TASK TO COMPLETE ->
Switch every occurrence of "measured separation" in the records below to "measured distance", and reproduce all other lines unchanged, omitting the pictures.

RECORDS SHOWN ->
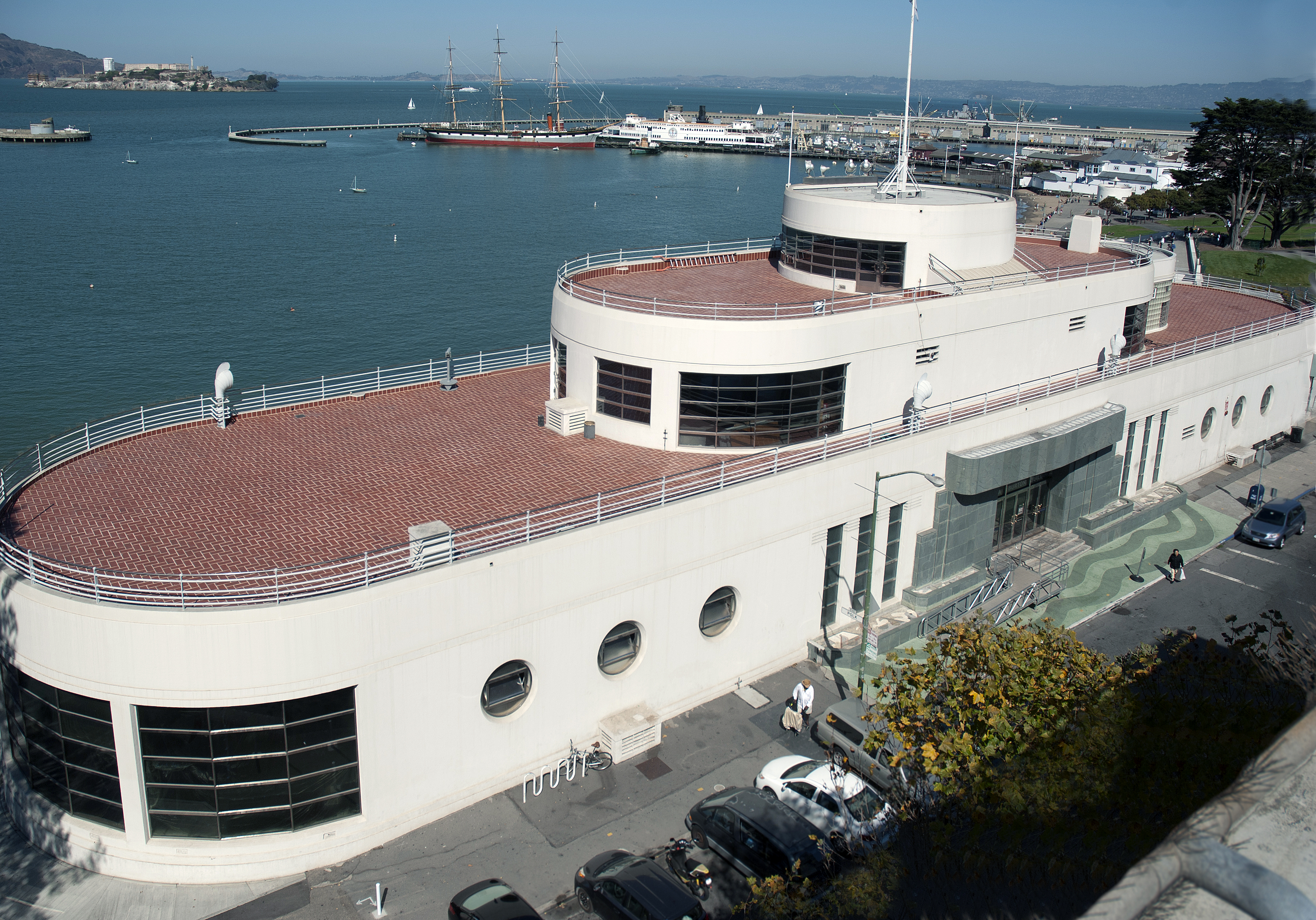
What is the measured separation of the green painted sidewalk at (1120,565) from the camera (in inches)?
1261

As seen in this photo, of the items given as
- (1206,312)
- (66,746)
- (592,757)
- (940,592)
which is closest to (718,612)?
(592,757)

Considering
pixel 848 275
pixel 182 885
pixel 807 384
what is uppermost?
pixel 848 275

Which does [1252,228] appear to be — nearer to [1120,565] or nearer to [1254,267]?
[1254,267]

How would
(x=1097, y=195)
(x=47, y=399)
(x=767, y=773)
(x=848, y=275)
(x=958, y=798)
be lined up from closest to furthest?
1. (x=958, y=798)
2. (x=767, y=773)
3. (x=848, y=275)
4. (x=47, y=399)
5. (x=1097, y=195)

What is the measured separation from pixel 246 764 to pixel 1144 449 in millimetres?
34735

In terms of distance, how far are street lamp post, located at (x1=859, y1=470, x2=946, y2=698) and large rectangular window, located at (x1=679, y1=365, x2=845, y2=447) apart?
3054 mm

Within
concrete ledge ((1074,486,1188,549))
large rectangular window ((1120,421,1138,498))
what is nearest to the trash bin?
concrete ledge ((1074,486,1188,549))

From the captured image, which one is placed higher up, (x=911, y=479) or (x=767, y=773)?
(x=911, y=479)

FULL SOLUTION ->
What is the measured distance of the green painted sidewalk at (1120,565) from the camera (in inches)?
1261

As seen in this photo, of the items given as
- (1206,312)
- (66,746)
- (592,757)
- (940,592)
which is closest to (718,612)?
(592,757)

Considering
pixel 848 275
pixel 182 885
pixel 807 384
what is uppermost?
pixel 848 275

Which does [1252,228] appear to be — nearer to [1120,565] or nearer to [1254,267]?
[1254,267]

How would
(x=1097, y=195)
(x=47, y=399)
(x=767, y=773)
(x=848, y=275)
(x=958, y=798)
be lined up from closest to furthest?
1. (x=958, y=798)
2. (x=767, y=773)
3. (x=848, y=275)
4. (x=47, y=399)
5. (x=1097, y=195)

What is the measured distance from pixel 246 764 to pixel 1144 449 in millimetres?
34735

In terms of distance, how far are street lamp post, located at (x1=859, y1=470, x2=946, y2=698) and large rectangular window, located at (x1=679, y1=365, x2=845, y2=447) apart?
3054 mm

Within
concrete ledge ((1074,486,1188,549))
large rectangular window ((1120,421,1138,498))
what is nearest to the trash bin?
concrete ledge ((1074,486,1188,549))

From the captured image, which one is placed higher up, (x=911, y=479) or (x=767, y=773)?
(x=911, y=479)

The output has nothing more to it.